EXERCISE DESCRIPTION: Convert everything from the line containing "If forced to" down to the end of the rows into a numbered list, omitting blank lines.

>>>>

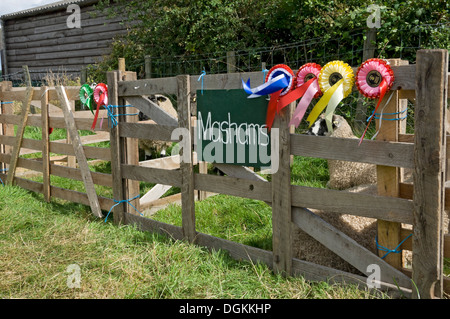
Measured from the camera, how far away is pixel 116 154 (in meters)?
5.05

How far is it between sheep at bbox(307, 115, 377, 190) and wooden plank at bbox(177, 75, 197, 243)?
5.31 ft

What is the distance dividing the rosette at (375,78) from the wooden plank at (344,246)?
0.74 meters

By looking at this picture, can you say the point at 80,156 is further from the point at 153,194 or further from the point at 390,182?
the point at 390,182

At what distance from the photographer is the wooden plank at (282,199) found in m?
3.46

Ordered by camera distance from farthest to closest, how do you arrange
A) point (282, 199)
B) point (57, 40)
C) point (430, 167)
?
1. point (57, 40)
2. point (282, 199)
3. point (430, 167)

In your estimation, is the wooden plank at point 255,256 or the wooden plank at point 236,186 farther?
the wooden plank at point 236,186

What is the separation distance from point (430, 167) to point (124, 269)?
2364 mm

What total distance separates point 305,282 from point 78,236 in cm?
227

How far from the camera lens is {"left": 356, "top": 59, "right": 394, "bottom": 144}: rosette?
9.45 feet

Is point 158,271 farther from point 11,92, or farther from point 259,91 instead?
point 11,92

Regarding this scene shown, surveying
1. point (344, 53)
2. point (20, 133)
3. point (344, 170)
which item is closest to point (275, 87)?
point (344, 170)

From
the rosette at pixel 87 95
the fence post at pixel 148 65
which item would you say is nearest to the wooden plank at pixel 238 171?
the rosette at pixel 87 95

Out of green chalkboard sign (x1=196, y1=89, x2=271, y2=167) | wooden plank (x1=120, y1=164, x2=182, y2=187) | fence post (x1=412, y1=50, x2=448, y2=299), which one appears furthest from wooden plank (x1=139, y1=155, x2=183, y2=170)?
fence post (x1=412, y1=50, x2=448, y2=299)

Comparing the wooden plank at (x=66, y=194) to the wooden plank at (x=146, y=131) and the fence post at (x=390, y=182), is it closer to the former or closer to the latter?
the wooden plank at (x=146, y=131)
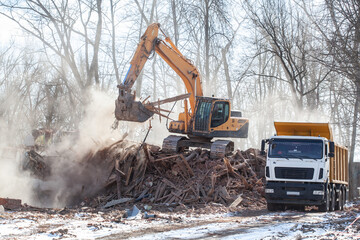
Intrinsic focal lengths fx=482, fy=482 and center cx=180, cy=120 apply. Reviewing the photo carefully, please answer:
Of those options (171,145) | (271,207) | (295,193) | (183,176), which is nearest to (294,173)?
(295,193)

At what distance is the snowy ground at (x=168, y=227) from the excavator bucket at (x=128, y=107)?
5.95 m

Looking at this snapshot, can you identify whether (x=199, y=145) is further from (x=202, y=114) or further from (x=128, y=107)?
(x=128, y=107)

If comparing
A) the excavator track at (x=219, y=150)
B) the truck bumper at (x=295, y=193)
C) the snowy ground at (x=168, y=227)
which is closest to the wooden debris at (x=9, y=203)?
the snowy ground at (x=168, y=227)

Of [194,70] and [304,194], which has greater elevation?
[194,70]

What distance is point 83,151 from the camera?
70.9 feet

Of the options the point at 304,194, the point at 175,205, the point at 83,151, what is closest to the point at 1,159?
the point at 83,151

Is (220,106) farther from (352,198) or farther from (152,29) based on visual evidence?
(352,198)

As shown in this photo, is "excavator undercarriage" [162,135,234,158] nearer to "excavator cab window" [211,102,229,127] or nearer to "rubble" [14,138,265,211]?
"rubble" [14,138,265,211]

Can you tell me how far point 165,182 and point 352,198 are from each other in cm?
1349

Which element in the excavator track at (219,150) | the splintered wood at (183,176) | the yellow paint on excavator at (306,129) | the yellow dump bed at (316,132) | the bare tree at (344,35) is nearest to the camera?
the bare tree at (344,35)

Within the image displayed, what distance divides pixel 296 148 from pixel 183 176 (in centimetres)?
511

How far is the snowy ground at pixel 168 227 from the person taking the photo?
33.4 feet

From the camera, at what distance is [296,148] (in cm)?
1661

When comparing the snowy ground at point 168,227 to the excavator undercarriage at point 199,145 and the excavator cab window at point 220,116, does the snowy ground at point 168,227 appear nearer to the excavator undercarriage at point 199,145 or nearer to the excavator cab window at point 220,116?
the excavator undercarriage at point 199,145
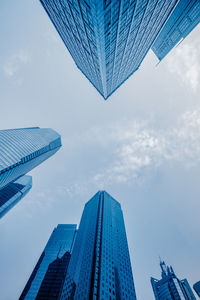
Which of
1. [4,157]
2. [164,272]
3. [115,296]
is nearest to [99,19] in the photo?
[4,157]

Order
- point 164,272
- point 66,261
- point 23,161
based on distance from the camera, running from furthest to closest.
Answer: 1. point 164,272
2. point 66,261
3. point 23,161

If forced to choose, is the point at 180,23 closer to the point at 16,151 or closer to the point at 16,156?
the point at 16,151

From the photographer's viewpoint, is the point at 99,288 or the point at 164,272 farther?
the point at 164,272

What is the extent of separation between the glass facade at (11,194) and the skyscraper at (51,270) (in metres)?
54.8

<<<<

FULL ANSWER:
1. If forced to choose, is the point at 180,23 closer to the point at 16,151 or closer to the point at 16,156?
2. the point at 16,151
3. From the photographer's viewpoint, is the point at 99,288 or the point at 164,272 farther?
4. the point at 164,272
5. What is the extent of separation between the glass facade at (11,194) and the skyscraper at (51,270) (in metres)?
6. 54.8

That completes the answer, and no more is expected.